A Study Of Congenital Skeletal Limb Deficiencies
Robert L. Burtch
During the past decade and a half, and in particular as a result of the recent upsurge of congenital skeletal limb deficiencies associated with the use of the drug thalidomide by pregnant women in Germany, there has been an increasing awareness of the complexity of the anomalies that occur and the difficulties associated with describing and classifying these conditions.
In December 1961, Drs. Charles H. Frantz and Ronan O'Rahilly1 published an article in the Journal of Bone and Joint Surgery "... in an endeavor to standardize nomenclature ..." used in the classification of congenital skeletal limb deficiencies.
The importance of establishing a standardized classification scheme is further emphasized by Hall, Brooks and Dennis2 in a subsequent article: "...Lack of a logical scheme of diagnostic classification has prevented the inclusion of this vital information in the birth records in all but a few medical centers ... Prevention of disease in general and of anomalies in particular requires detection of the etiology. Discovery of the etiology often depends on an accurate knowledge of incidence. Until the rate of occurrence is known, the multiplicity of pathogenesis ... cannot be evaluated and assessed as to their role in the human ..."
The collection of data and subsequent difficulties encountered in attempts at providing classifications for children in the Child Prosthetic Studies Normative Survey has also made it most apparent that there is a pressing need for a standardized classification system. Inherent in any such scheme is the need for a tool or instrument by which accurate descriptions of the skeletal elements may be obtained.
In October 1962, the Subcommittee on Children's Prosthetics Problems requested that NYU Child Prosthetic Studies develop a research design for a study to describe and classify congenital skeletal limb deficiencies. This design was subsequently submitted and approved by the Subcommittee in January 1963.
The following is a brief outline of the study, the first phase of which was initiated on April 1, 1963.
The purpose of the study is to:
Provide participating clinics with the instrumentation for recording accurate descriptions of limb anomalies.
Provide the means and format for subsequent standardized classifications.
Provide a central "pool" into which the above data may be channeled in order to establish a "running account" of the types and incidence of congenital skeletal limb deficiencies over a long-term period. Comparisons of incidence at different periods can thus be made systematically.
All subjects (below age 21) exhibiting congenital skeletal limb deficiencies will be reported by participating clinics on a standard Description-Classification Form (see attached form and instructions) .
As each clinic completes these forms, they will be forwarded to the Child Prosthetic Studies for checking, final classification and processing.
Cases presenting classification problems will be referred to an Advisory Committee appointed by the Subcommittee for review and final classification.

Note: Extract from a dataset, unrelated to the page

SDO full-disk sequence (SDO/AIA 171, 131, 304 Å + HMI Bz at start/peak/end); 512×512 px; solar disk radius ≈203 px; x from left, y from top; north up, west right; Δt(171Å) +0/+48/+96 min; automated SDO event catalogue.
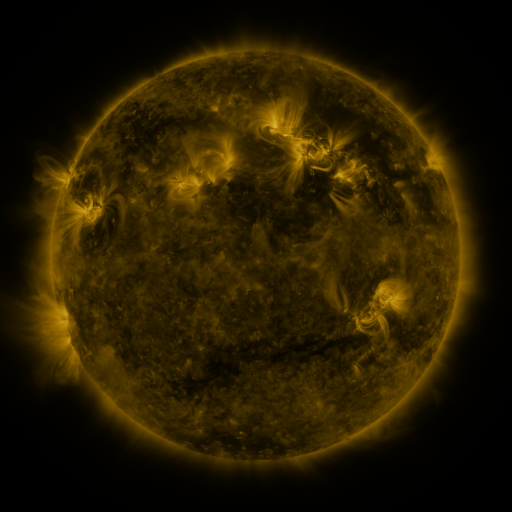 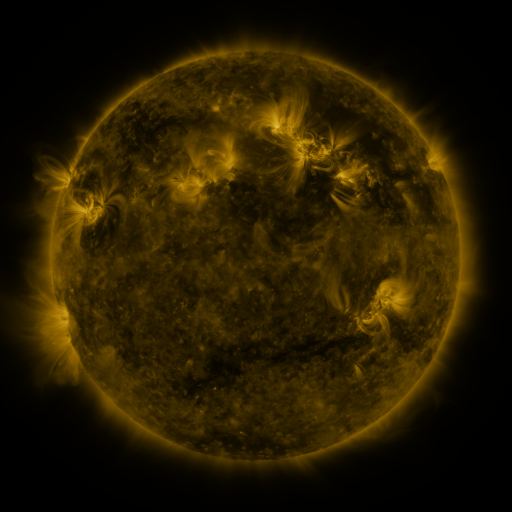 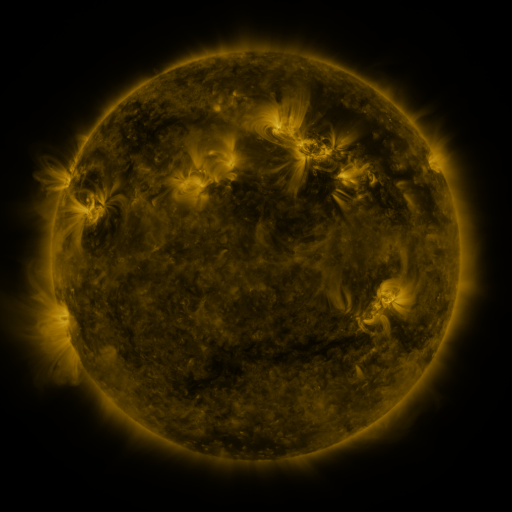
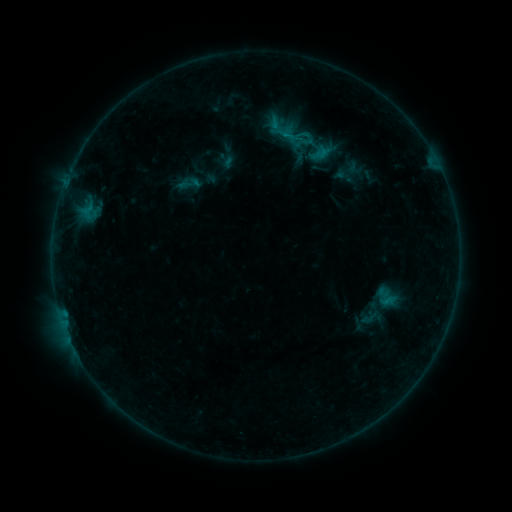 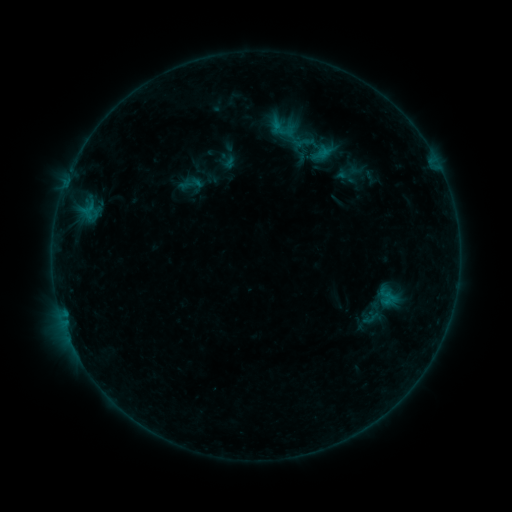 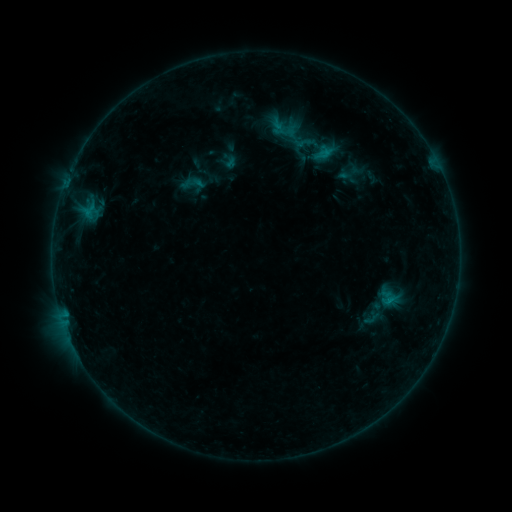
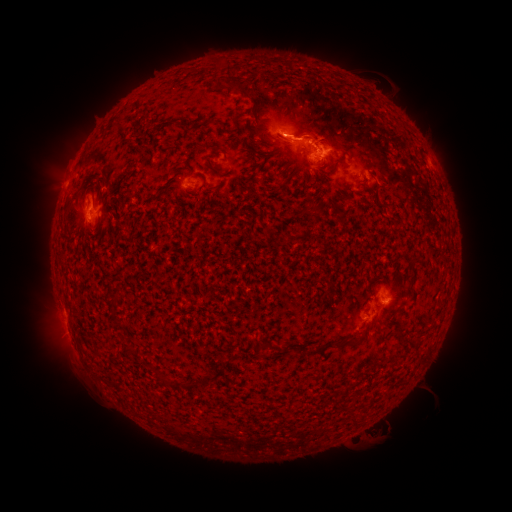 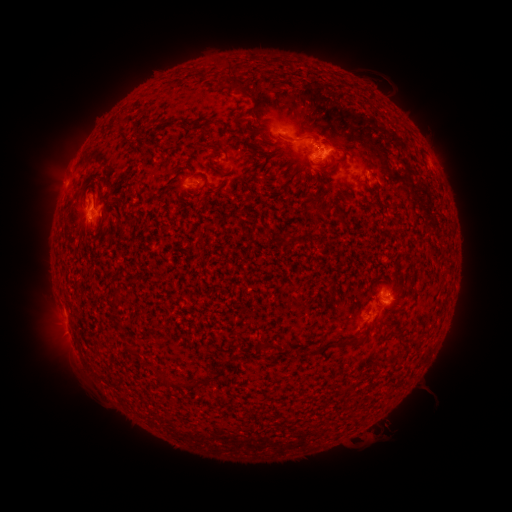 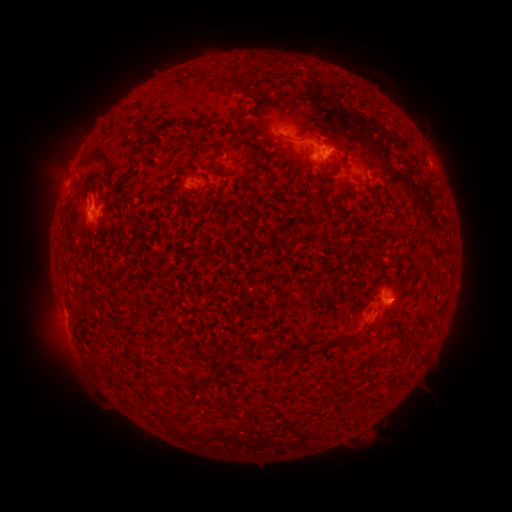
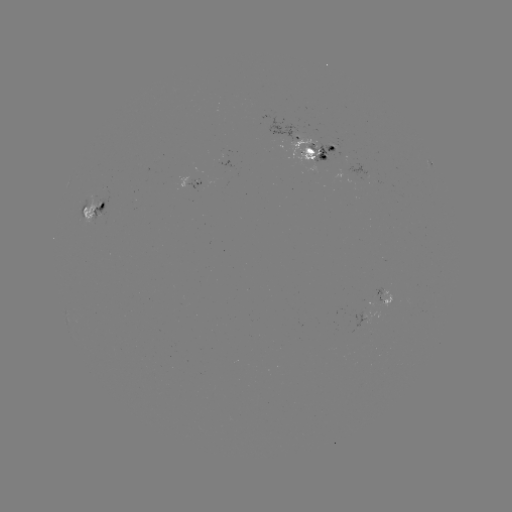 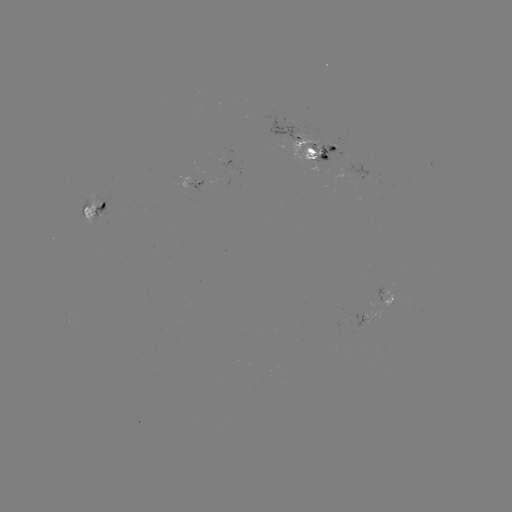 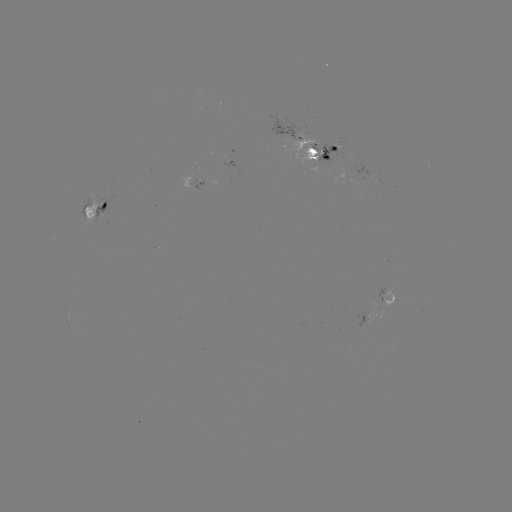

A recording and data collection system has been established at New York University to provide permanent records and to facilitate prompt and efficient processing, as well as periodic analysis and reporting.
Periodic reports will be issued by NYU Child Prosthetic Studies to all participating clinics which will include discussion of results, as well as of problems that may have arisen concerning the classification of atypical cases.
Since there is no universally accepted classification terminology in use at the present time, the scheme described by Frantz-O'Rahilly is used as a basis for the study. Initially, forms for 20 subjects only will be submitted by each clinic to determine the adequacy of the forms and classification plan. Following a review of the results, modifications, if required, will be made in either the forms or classification scheme, or both. Additional forms will then be forwarded to all clinics, and cases available to each clinic will be reported to the Child Prosthetic Studies on a continuing basis.
Although the present study does not attempt to ascertain possible causative factors relating to congenital skeletal limb deficiencies, future studies should be considered to investigate this and other areas of interest once the initial classification data is obtained. Of special interest will be consideration of ways and means of developing and utilizing a coding system for recording general limb deficiencies data on birth certificates and more specific skeletal data on records as the child attains skeletal maturity. In the February-March, 1963 issue of the Inter-Clinic Information Bulletin, Dr. Robert C. Hamilton, of the University of Illinois, has described in some detail the development and use of a coding system based on The Standard Nomenclature of Diseases and Operations, reflecting a first major step in this direction.
Robert Burtch is Assistant Project Director, Child Prosthetic Studies, New York University, New York, New York
1. Frantz, C. H., and O'Rahilly, R.: Congenital Skeletal Limb Deficiencies. Journal of Bone and Joint Surgery, 43-A: 1202-1224, December 1961.
2. Hall, C. B., Brooks, M. B., and Dennis, J. F.: Congenital Skeletal Deficiencies of the Ex-tremities, Journal of the American Medical Association, 181: 590-599, August 1962.